This paper's purpose was to assess the reliability, measurement error, construct validity, and responsiveness of the Spanish version of the QuickDASH for outcomes assessment in Carpal Tunnel Syndrome (CTS).
Methods
Study Population
The study population consisted of 40 consecutive patients (27 women), mean age 54.5 (SD 11.2) years ([Table 1 ]) with the diagnosis of CTS based on clinical and neurophysiological criteria, recruited from the waiting list for CTS surgery in the National Health System in Tenerife, Spain. All procedures performed in this study involving human participants were by with the ethical standards of the institutional national research committee of the University Hospital of La Candelaria, School of Medicine, University of La Laguna, and with the 1964 Helsinki Declaration and its later amendments or comparable ethical standards. The ethics committee reviewed and approved this study (Protocol PI-11/16). Written informed consent was obtained from all individual participants included in the study.
Table 1
Total
(N = 40)
Age
Mean (SD)
54.48 (11.18)
Median (Q1, Q3)
50.5 (47.5, 59.5)
CTS-AL_pre
Mean (SD)
3.76 (0.68)
Median (Q1, Q3)
3.9 (3.4, 4.2)
QuickDASH1
Mean (SD)
63.88 (19.46)
Median (Q1, Q3)
65.9 (53.4, 77.3)
Eq. 5D_pre
Mean (SD)
0.56 (0.31)
Median (Q1, Q3)
0.7 (0.2, 0.8)
Gender
Male
13 (32.5%)
Female
27 (67.5%)
Affected hand
Right
26 (65.0%)
Left
14 (35.0%)
Eligibility Criteria
Inclusion criteria were: (1) numbness or tingling with or without pain in at least 2 of the digits of the median nerve distribution,[5 ]

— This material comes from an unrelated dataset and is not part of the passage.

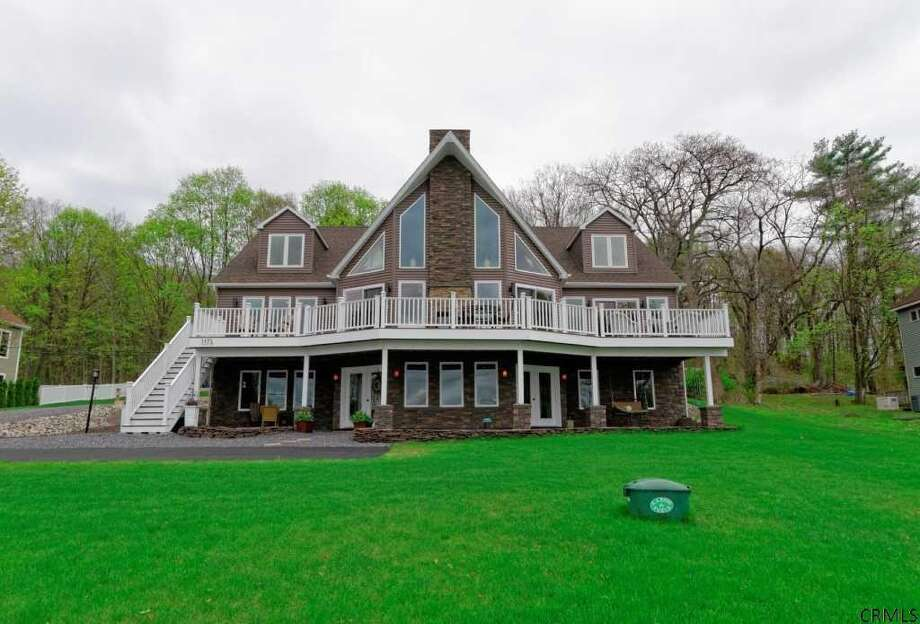 For more open houses this weekend, visit our real estate section. $1,100,000. 1174 ROUTE 9P, Saratoga, NY 12866. Open Sunday, August 3 from 1:00 p.m. - 3:00 p.m.View this listing. Photo: CRMLS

[6 ] (2) increased symptoms with carpal tunnel provocation tests (Phalen ́test, and/or reverse Phalen),[6 ] (3) symptoms for over two months,[5 ] (4) failure in conservative treatment,[5 ] and nerve conduction test showing median neuropathy at the wrist (distal motor latency > 4.5 milliseconds, wrist-digit sensory latency > 3.5 milliseconds, or sensory conduction velocity at the carpal tunnel segment < 40 m/second.[7 ]
[8 ] Exclusion criteria were: clinical or electrophysiological signs of proximal nerve compression, diabetes or any metabolic disease, rheumatoid arthritis or other general inflammatory diseases.[5 ]
[6 ]
[9 ]
Clinical Design
We conducted an observational study with a cross-sectional design for the Standard Error of the Measurement (SRM) and construct validity analyses and a classic cohort design for test-retest reliability and responsiveness assessment which adhered to the STROBE guidelines and was the clinical design used in this research.[10 ]
Outcomes Instruments and Measures
The standard Spanish versions of the QuickDASH ((www.iwh.on.ca ), the Carpal Tunnel Syndrome 6 items de Atroshi- Leryn (CTS-AL)[11 ] and Euroquol 5D Index (EQ-5D)[12 ] questionnaires were completed by the patients 1 week before surgery.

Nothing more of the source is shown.